REQUIRED TASK: Pictures don't belong in the copy; print all the records exactly.
╭─ INFORMATION GIVEN
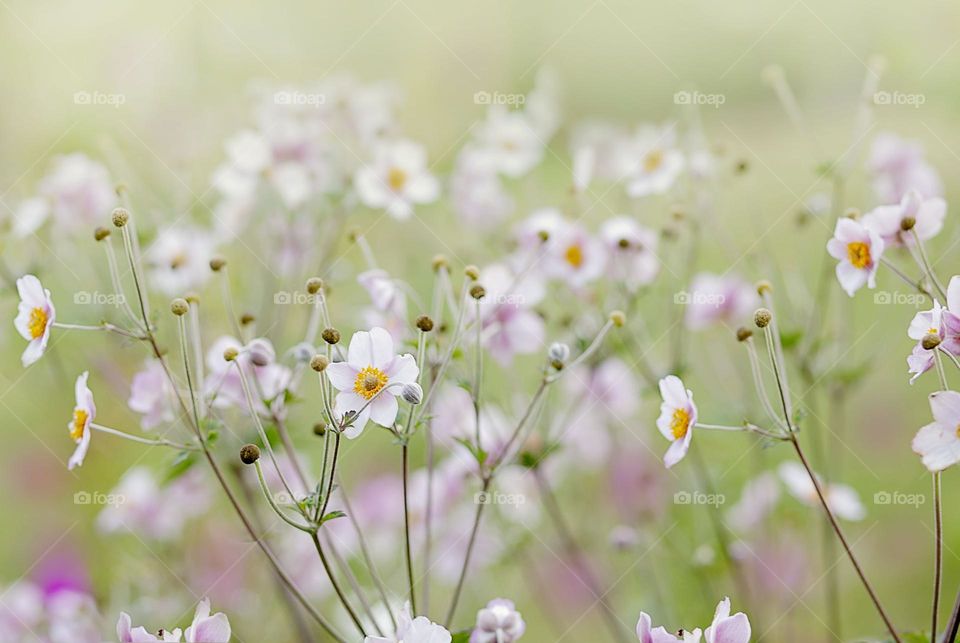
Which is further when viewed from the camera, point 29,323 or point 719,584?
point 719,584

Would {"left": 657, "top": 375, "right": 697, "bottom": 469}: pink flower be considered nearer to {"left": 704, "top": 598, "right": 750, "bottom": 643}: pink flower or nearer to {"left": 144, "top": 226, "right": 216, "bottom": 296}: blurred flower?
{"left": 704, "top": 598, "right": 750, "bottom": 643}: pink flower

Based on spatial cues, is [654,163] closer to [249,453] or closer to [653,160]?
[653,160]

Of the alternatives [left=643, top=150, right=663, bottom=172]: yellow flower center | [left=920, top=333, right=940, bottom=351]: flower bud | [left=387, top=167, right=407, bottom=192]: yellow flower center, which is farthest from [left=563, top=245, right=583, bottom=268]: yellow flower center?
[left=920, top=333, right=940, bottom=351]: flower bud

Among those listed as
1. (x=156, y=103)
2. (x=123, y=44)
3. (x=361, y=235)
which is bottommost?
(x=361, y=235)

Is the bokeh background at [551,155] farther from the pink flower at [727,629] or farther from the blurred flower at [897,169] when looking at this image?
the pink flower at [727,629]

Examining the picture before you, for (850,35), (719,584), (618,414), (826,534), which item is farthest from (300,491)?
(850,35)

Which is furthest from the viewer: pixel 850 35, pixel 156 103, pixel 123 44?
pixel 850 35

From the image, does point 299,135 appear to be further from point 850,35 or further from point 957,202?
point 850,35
╰─
WRITTEN ANSWER:
Which is further when viewed from the camera, point 29,323 or point 719,584?
point 719,584

Would {"left": 657, "top": 375, "right": 697, "bottom": 469}: pink flower be considered nearer to {"left": 704, "top": 598, "right": 750, "bottom": 643}: pink flower or nearer to {"left": 144, "top": 226, "right": 216, "bottom": 296}: blurred flower?
{"left": 704, "top": 598, "right": 750, "bottom": 643}: pink flower

Based on spatial cues, is [654,163] closer to [249,453] or closer to [653,160]?
[653,160]

Of the alternatives [left=643, top=150, right=663, bottom=172]: yellow flower center | [left=920, top=333, right=940, bottom=351]: flower bud | [left=387, top=167, right=407, bottom=192]: yellow flower center, which is farthest from [left=563, top=245, right=583, bottom=268]: yellow flower center?
[left=920, top=333, right=940, bottom=351]: flower bud

Among those listed as
1. (x=156, y=103)
2. (x=123, y=44)
3. (x=361, y=235)
which is bottommost?
(x=361, y=235)

Is the bokeh background at [551,155] farther from the pink flower at [727,629] or farther from the blurred flower at [897,169] when looking at this image?
the pink flower at [727,629]

Examining the picture before you, for (850,35), (719,584), (618,414), (826,534), which item is farthest from (300,491)?
(850,35)

Which is furthest from the viewer: pixel 850 35, pixel 156 103, pixel 123 44?
pixel 850 35

From the image, does point 299,135 appear to be further from point 850,35 or further from point 957,202?
point 850,35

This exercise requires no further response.